Marina italiana, controllo sulla petroliera della “flotta ombra” russa: operazione nel Mediterraneo con Nave Thaon di Revel

La Thaon di Revel ha ispezionato la Toa Payoh, nave sottoposta a sanzioni Ue e sospettata di appartenere alla rete di imbarcazioni utilizzate dalla Russia per aggirare le restrizioni internazionali. Verifiche in corso sulla documentazione acquisita

La Nave Thaon di Revel, ammiraglia dell’operazione europea Eunavfor Med Irini, ha effettuato un controllo in mare sulla petroliera Toa Payoh, inserita nella lista delle navi sottoposte a sanzioni dell’Unione europea e collegata alla cosiddetta “flotta ombra” russa.

L’attività si è svolta nella mattinata del 2 agosto nel Mediterraneo, con l’obiettivo di verificare la nazionalità dichiarata dell’imbarcazione, che per il diritto marittimo internazionale coincide con la bandiera autorizzata a essere battuta dalla nave.

La petroliera risultava navigare con bandiera del Camerun.

L’intervento dopo il mancato iniziale supporto del comandante

La Toa Payoh era partita il 16 luglio dal porto di Cotonou, in Benin, con destinazione Istanbul, quando è stata intercettata in acque internazionali a ovest di Pantelleria.
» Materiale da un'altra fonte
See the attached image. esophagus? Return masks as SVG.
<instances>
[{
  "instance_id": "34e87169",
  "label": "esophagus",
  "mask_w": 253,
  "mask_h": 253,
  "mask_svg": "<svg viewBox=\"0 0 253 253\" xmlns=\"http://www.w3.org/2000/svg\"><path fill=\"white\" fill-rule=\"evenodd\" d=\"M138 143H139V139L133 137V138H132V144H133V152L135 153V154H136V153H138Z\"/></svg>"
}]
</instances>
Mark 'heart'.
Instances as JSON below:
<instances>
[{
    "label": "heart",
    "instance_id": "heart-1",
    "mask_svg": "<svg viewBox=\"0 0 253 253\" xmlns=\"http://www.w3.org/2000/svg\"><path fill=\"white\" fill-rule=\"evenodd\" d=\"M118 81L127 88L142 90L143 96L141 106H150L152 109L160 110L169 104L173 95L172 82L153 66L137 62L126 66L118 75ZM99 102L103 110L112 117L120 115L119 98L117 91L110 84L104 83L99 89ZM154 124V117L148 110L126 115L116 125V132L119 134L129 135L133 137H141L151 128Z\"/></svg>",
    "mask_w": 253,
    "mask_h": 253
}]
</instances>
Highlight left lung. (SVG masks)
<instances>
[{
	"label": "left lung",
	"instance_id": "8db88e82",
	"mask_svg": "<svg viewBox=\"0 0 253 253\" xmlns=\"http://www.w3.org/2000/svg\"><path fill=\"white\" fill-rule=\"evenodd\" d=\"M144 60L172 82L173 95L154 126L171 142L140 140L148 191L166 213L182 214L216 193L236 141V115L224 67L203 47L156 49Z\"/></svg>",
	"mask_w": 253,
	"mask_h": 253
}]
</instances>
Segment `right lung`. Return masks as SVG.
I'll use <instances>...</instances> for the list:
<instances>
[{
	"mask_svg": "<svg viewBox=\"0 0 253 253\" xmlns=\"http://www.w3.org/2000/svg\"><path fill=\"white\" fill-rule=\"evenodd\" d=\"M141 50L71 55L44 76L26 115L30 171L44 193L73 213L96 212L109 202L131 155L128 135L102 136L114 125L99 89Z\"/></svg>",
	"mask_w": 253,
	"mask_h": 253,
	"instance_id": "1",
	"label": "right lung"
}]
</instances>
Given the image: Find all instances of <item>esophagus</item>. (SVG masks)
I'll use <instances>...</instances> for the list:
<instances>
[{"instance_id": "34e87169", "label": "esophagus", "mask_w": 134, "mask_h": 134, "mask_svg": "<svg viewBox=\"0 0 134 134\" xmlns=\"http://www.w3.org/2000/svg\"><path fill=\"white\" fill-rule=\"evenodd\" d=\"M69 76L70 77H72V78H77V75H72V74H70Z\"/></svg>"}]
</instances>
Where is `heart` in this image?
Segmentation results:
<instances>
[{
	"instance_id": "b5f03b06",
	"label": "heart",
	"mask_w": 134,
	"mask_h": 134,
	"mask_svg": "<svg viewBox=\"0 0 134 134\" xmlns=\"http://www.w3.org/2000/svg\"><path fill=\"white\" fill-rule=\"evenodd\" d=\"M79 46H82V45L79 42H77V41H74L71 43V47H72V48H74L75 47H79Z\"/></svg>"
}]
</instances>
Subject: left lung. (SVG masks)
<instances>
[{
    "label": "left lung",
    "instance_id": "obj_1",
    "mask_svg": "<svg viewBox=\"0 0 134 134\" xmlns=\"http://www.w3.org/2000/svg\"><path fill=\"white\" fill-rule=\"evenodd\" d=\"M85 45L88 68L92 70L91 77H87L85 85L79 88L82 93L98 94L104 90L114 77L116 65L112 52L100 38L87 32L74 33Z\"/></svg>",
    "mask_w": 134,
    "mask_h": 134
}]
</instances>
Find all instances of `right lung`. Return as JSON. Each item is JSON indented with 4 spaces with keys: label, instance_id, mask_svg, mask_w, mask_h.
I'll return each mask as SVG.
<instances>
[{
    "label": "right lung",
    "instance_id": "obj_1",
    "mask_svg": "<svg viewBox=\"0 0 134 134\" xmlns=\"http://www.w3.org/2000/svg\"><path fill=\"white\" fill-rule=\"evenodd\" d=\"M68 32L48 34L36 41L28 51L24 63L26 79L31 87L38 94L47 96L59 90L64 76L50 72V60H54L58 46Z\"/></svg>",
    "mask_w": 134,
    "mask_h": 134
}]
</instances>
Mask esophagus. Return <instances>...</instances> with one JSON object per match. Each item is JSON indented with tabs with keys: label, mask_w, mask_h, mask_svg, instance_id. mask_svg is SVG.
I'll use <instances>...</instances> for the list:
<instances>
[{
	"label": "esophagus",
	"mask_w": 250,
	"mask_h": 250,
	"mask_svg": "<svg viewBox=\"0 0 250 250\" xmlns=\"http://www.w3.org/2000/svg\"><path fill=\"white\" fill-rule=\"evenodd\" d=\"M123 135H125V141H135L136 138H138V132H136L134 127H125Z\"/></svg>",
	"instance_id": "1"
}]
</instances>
Durante le prime fasi del controllo, il comandante della petroliera non avrebbe fornito immediatamente la collaborazione richiesta. Per questo motivo una squadra di militari italiani è salita a bordo dell’unità attraverso un elicottero decollato dalla Nave Thaon di Revel, procedendo con le verifiche previste.

L’operazione si è conclusa regolarmente dopo circa due ore, senza criticità per il personale coinvolto.

Il sostegno di unità europee e il rispetto delle norme internazionali

Il controllo è stato condotto con il supporto di una nave della Marina greca e di un velivolo polacco impegnato nelle attività di pattugliamento.

Secondo quanto riferito, l’intervento è avvenuto nel pieno rispetto della Convenzione delle Nazioni Unite sul diritto del mare (UNCLOS), in particolare dell’articolo 110, che consente alle navi militari di effettuare verifiche sulla nazionalità di un mercantile in presenza delle condizioni previste.

Ora sono in corso gli accertamenti sulle informazioni raccolte e sulla documentazione acquisita durante l’ispezione.

Crosetto: “Contributo concreto alla sicurezza del Mediterraneo”

Il ministro della Difesa Guido Crosetto ha espresso apprezzamento per il lavoro svolto dagli equipaggi italiani impegnati nell’operazione.

“Desidero complimentarmi con il personale di Nave Thaon di Revel e con tutti i militari coinvolti nell’operazione per la professionalità, la preparazione e la fermezza dimostrate. Anche questa attività testimonia concretamente il contributo dell’Italia alla sicurezza del Mediterraneo e all’azione dell’Unione europea”, ha dichiarato il ministro.

L’operazione Eunavfor Med Irini prosegue così le attività di monitoraggio nel Mediterraneo centrale nell’ambito della sicurezza marittima e dell’applicazione delle misure adottate dall’Unione europea.